CD28 stimulation triggers NF-κB activation through the CARMA1–PKCθ–Grb2/Gads axis

CD28 stimulation contributes to activation of the IL-2 promoter by up-regulating the activity of several transcription factors, including nuclear factor KB (NF-KB)/Rel family members. However, the signal-transducing cascades linking the CD28 molecule and activation of NF-κB remain unclear. Protein kinase C (PKC) 0, CARMA1 and Bcl10 have recently been reported to integrate TCR-mediated NF-KB activation. However, since the data in these studies were drawn from experiments in which T cells were usually stimulated with both TCR and CD28, the relative contributions of TCR- and CD28-mediated signals to initiation of the NF-κB pathway remain elusive.
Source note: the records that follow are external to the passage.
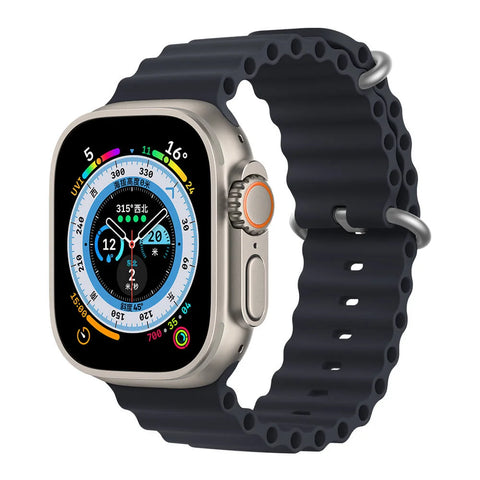 tokdepo "Midnight" Apple Watch Szilikon Oceán Szíj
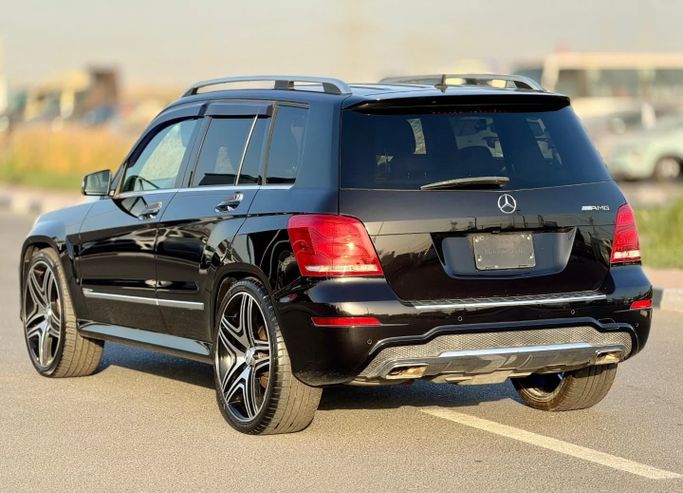 Подержанный Mercedes-Benz GLK-Class 350 I (X204) Рестайлинг, 3.5 л, 2013 в Дубае от Saeed Auto Черный цвет. Японская | AUTO.AE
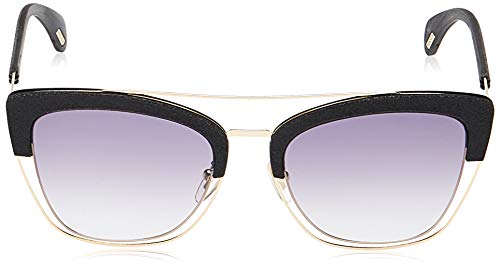 Police SPL618-0300 Gafas, gris - dorado, 54/19/140 para Mujer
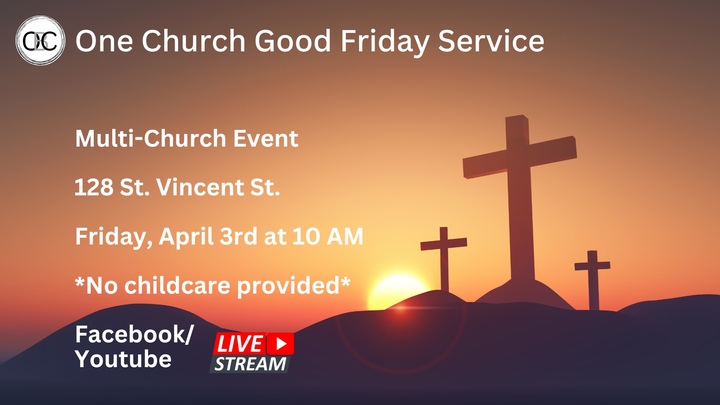 Good Friday Service - Multi-Church Event logo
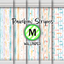 Merleaux - Rainbow Stripes - Wallpaper logo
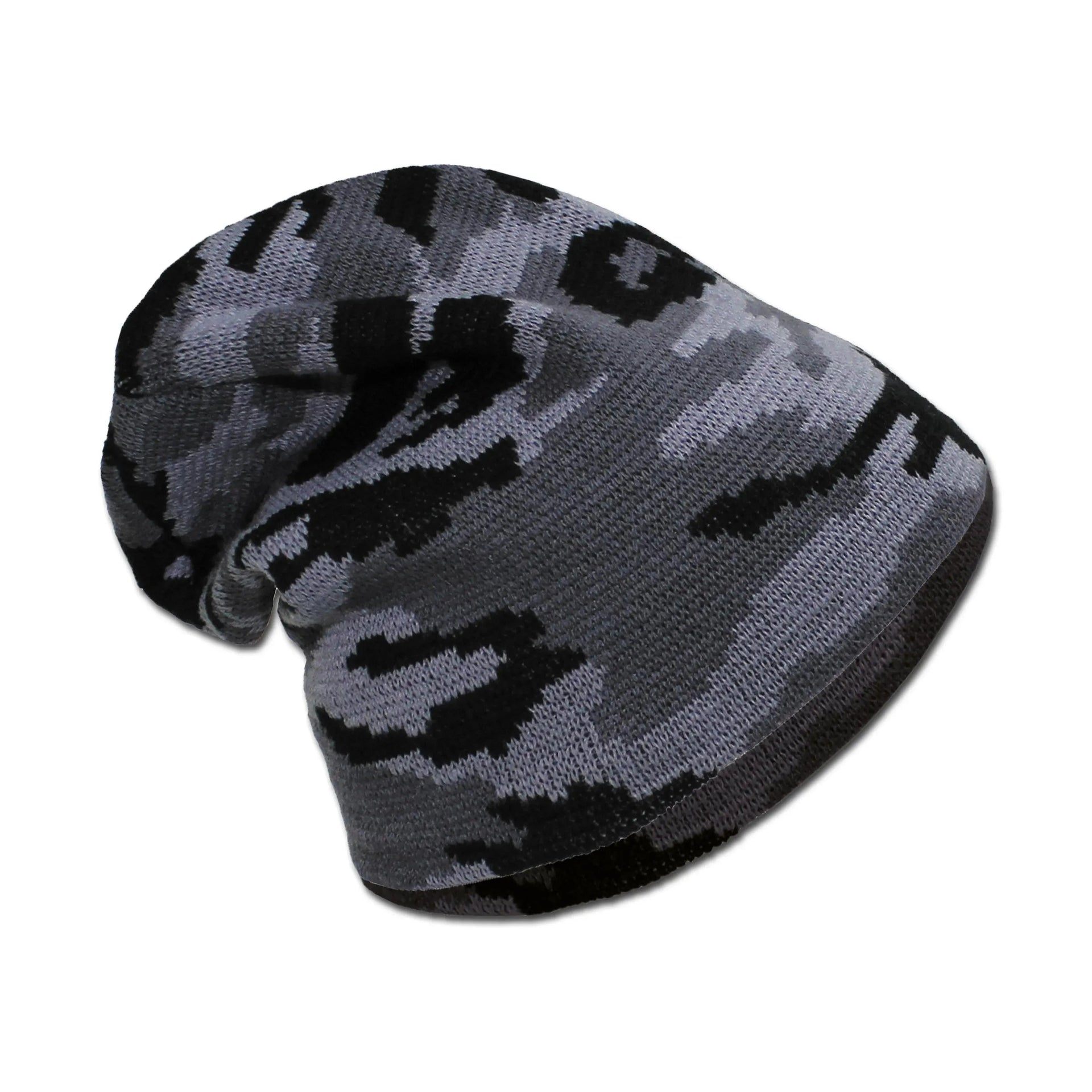 mfh-strickmuetze-beanie-dark-camo-ansicht-1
To examine the role of these molecules in NF-κB activation through CD28-mediated stimulation, Bcl10 was over-expressed in Jurkat cells and their NF-κB activation by CD28- or TCR-cross-linking was evaluated. We found that CD28 stimulation alone can induce NF-κB activation in Bcl10-over-expressing Jurkat cells, whereas TCR stimulation alone has only little effect. In addition, we found that Bcl10-induced NF-κB activation through CD28-mediated stimulation could be blocked by the dominant-negative form of PKCθ or CARMA1. Furthermore, genetic studies revealed that Grb2/Gads binding, but not phosphatidylinositol 3-kinase binding, is important in CD28-mediated NF-κB activation. These findings indicate that the PKCθ-CARMA1-Bcl10 signaling pathway participates in the CD28 co-stimulatory signal independently of the TCR-signaling pathway, which leads us to propose that the activation of the NF-κB-signaling pathway via PKCθ-CARMA1-Bcl10 may be markedly dependent on CD28 stimulation rather than TCR stimulation.